Home > Redesigned (Off the Subject #2)(13)

Redesigned (Off the Subject #2)(13)
Author: Denise Grover Swank

His eyes widen, but he doesn’t say anything when I stomp to the door and leave the conference room. Raw anger courses through my blood, warming my chest and my face. But pride fills me too. I haven’t stood up to anyone like this in years. When I was a kid, I never backed down to bullies.

Never let them see my fear and humiliation, even if it was boiling behind a hard expression.

The people who know me now wouldn’t recognize Carol Ann Hunter from Shelbyville. When I packed up my life and came to college, my parents never expected me to make it. My mother thought I was uppity since I didn’t think their life was good enough for me. I was scared enough to move to Southern. I didn’t need their negativity and expectations of failure to remind me of what I risked. So I never went back. Her choice, not mine.

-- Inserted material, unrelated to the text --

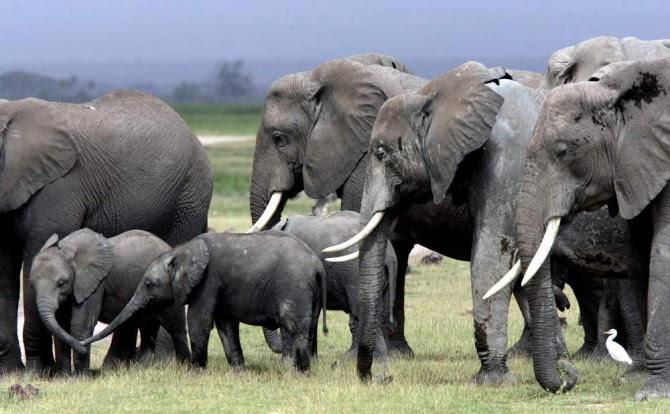 Elefantes_sabana[1]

Once I made that decision, I realized I could become whoever I wanted to be. This was my chance at a fresh start. No one here knows I grew up in a trailer park at the edge of town. No one judges me because I ate subsidized lunches. I left that girl and my past with her. I became Caroline, a sweet, soft-spoken girl who Southern boys want to take home to their mommas. Only Scarlett knows my secret here. I never even told Justin, even after two years of dating. I dodged most questions about my past and made up the rest.

For three years I’ve buried Carol Ann deep inside and for the first time since I drove out of Shelbyville in my beat-up, rusted Ford Focus, she’s resurfaced. All because of Reed Pendergraft.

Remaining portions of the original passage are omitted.